* _Bloc de texte_
##############################

Quand je suis arrivée à Paris il y a quelques années, l'histoire de la Capitale était omniprésente.
Ainsi, une enseigne, le nom d'un restaurant, d'un bar, vous renseignait sur l'histoire du lieux, de la rue, de la place et du quartier.

Paris bouge, évolue. Les rues s'ouvrent, se ferment, les maisons sont détruites, construites... les lieux de rassemblement changent de noms, ferment ou s'étendent.

Mais on peut dire aussi que Paris est presque un zoo ?!

Je vous avait parlé des éléphants, des crapauds, des singes et de toutes sortes d'animaux, je m'intéresse aujourd'hui à la place d'un animal étrangement introduit dans notre société : le cochon.


Il faut savoir qu'au Moyen-Âge le cochon faisait office d'animal de compagnie.
Hé oui ! Chacun se baladait avec son porcelet dans la rue... enfin presque.
Les porcs circulaient librement, clochette au cou, dans les ruelles du Paris médiéval.

Chaque famille avait son cochon. Celui-ci était tué (le jour du cochon) juste avant la période de grand froid après avoir été bien nourri (à cette époque ils nettoyaient les rues qui étaient de vraies décharges). Ainsi la famille avait de quoi se nourrir pour l'hiver.

Jusqu'en 1131, on pouvait donc voir ces cochons circuler. Mais le 13 Octobre 1131, un de ces cochons, épris de liberté, provoqua un incident sans pareil. Il croisa la route d'un cheval qui prit peur, ce qui fit tomber son cavalier. Le cavalier mourut des suites de sa chute. Le cavalier n'était autre que le Roi de France Philippe de France (fils de Louis VI le Gros).

Depuis ce jour, un édit royal stipule qu'il est interdit de laisser circuler les cochons. Seuls les cochons des antonins purent garder cette liberté.

Il y eu certainement quelques exceptions. Au moins une en tout cas ! Il existe une histoire si saugrenue à propos d'un cochon du 5ème arrondissement, qu'il devint une légende.

Imaginez la Sorbonne un peu moins étendue. Nous remontons deux siècles et nous retrouvons dans la rue des Cordiers. La rue des Cordiers n'existe plus bien sûr, elle a été remplacée en 1892 par un agrandissement de la Sorbonne.

##############################

* _Extrait de données_
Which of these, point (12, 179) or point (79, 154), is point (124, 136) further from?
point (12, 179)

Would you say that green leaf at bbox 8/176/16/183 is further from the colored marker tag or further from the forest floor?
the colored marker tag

##############################

* _Consigne_
Recopiez fidèlement le passage du texte sur les cochons de Paris qui va de « Je vous avait » à « du Paris médiéval. ».

* _Réponse proposée_
Je vous avait parlé des éléphants, des crapauds, des singes et de toutes sortes d'animaux, je m'intéresse aujourd'hui à la place d'un animal étrangement introduit dans notre société : le cochon.


Il faut savoir qu'au Moyen-Âge le cochon faisait office d'animal de compagnie.
Hé oui ! Chacun se baladait avec son porcelet dans la rue... enfin presque.
Les porcs circulaient librement, clochette au cou, dans les ruelles du Paris médiéval.